7カ国(地域)が協力する大規模プロジェクト
方式によっては既に1国の経済力では開発が進まない状況に入っている。最新の国際熱核融合実験炉「ITER(イーター)」プロジェクトでは日本、米国、欧州連合、ロシア、中国、韓国、インドが協力し、フランス南部、マルセイユの内陸に位置するカダラシュに実験炉を立ち上げるほどだ(図2)。運転開始は2019年を予定する。
図2はITERの完成予想図。地下2階、地上3階の建物の内部に収まっている。5階分の高さは60m。
核融合出力50万kW(500MW)、エネルギー増幅率10(出力÷入力=10)をうたうものの、いわゆる発電所ではない。実験炉とあるように、内部の水素プラズマが臨界し、自己点火することを目指した設備だ。なお、ITER以降には原型炉(発電実証炉)が必要であるものの、詳細は決まっておらず、完成は21世紀中葉だという。最終的に核融合発電所が完成する時期も明確にはなっていない。21世紀中には実現できないのではないかという主張があるほどだ。
小型化についてはそもそも目標としていない。ITERでは核融合反応を起こすドーナツ型の「炉」を中心に据えている。炉の部分だけで直径は約30mあり、重量も2000トンを優に超える。
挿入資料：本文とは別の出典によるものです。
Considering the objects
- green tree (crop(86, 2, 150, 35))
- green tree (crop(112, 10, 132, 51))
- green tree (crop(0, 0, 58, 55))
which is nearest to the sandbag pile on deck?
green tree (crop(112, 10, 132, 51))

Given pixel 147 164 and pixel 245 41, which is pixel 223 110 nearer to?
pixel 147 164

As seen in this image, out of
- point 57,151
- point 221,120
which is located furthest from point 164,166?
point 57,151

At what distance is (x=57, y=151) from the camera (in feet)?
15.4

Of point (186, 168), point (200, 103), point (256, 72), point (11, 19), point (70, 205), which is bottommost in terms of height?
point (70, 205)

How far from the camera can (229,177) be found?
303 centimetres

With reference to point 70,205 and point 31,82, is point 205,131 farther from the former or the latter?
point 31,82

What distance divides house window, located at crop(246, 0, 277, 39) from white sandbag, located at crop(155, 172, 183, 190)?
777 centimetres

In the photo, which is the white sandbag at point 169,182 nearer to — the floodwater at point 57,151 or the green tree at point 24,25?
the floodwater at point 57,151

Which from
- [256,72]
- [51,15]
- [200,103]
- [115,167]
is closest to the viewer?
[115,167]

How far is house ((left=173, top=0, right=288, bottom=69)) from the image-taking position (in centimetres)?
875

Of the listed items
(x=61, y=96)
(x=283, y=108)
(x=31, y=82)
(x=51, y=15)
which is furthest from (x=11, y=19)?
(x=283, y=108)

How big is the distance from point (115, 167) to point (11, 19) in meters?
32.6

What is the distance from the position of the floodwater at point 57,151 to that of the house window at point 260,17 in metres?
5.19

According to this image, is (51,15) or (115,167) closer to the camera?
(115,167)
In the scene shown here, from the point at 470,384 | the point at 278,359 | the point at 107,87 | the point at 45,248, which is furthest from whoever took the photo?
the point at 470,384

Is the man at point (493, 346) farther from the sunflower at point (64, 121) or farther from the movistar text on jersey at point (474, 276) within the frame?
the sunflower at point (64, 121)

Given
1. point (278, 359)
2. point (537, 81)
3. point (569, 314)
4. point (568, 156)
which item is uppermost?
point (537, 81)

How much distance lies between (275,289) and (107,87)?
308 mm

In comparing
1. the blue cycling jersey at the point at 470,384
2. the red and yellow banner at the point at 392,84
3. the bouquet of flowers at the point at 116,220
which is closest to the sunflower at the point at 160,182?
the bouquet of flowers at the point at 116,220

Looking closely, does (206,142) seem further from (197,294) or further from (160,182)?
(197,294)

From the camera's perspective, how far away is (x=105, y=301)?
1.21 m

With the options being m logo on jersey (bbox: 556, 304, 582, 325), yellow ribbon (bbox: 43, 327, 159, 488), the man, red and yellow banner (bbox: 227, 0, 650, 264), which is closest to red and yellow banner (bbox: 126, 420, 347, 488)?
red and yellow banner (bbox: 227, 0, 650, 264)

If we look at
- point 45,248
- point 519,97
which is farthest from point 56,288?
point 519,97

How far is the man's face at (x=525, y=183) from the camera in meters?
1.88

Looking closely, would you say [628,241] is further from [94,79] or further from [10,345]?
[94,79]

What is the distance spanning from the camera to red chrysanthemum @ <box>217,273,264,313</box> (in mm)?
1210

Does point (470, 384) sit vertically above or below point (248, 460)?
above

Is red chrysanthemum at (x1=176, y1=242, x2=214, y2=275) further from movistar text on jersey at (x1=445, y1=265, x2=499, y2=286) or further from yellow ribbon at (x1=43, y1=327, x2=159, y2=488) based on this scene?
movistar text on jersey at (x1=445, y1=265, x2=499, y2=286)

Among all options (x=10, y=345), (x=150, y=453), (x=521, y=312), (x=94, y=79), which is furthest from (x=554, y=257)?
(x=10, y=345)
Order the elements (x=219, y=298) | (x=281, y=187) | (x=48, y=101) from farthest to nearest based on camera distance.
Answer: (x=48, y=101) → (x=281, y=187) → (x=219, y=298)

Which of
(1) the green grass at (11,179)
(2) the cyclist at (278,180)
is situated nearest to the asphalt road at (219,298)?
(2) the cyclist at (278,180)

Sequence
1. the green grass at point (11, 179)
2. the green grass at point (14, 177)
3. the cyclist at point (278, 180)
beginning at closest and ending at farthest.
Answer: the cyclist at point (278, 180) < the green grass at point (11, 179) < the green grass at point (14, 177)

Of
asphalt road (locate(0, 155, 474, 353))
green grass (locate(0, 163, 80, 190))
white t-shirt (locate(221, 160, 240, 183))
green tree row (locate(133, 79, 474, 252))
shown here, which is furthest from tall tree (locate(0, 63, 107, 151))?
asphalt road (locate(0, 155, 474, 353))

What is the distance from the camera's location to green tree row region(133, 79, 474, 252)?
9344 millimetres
全体の寸法は図2にあるようにさらに大きい*3)。
*3) ITERでは2億度という超高温の水素プラズマを一度に800m3扱うものの、水素プラズマの質量は合計しても約1gと少ない。プラズマが非常に希薄だ。太陽中心部の温度は1500万度と「低い」が、圧力は2500億気圧に達しているため、プラズマは水の150倍以上という高密度の状態にある。
研究進むレーザー核融合
現在の核融合炉の研究開発はITERに1本化されてはいない。さまざまな方式が各地の研究機関で試みられている。いずれもDT反応を利用する点では同じだ。
複数の方式を水素プラズマの閉じ込め手法によって分類すると、大きく2つに分かれる。1つは磁場閉じ込め方式だ。ITERはトカマクと呼ばれる構造を用いてプラズマを閉じ込める。
もう1つの方式は慣性閉じ込め方式だ。例えば、レーザー核融合である。多数のレーザーのエネルギーを1点に収束し、燃料を爆縮させて核融合反応を起こす。国内では大阪大学が、米国ではローレンス・リバモア国立研究所が研究を主導している。ローレンス・リバモア国立研究所の方式は、2014年2月に峠を1つ超えた。核融合によって生まれたエネルギーが、燃料のペレットに吸収されたレーザーのエネルギーを超えたからだ。ただし、レーザーの総エネルギーと比較すると下回っているため、発電所としてはまだ機能しない。
図3は実験に用いた燃料カプセルと格納用金属ケース(hohlraum)を示す。磁場閉じ込め型とは全く異なる課題があった。燃料カプセルは正確な位置を保つよう18K(−255度)という極低温に保たれている。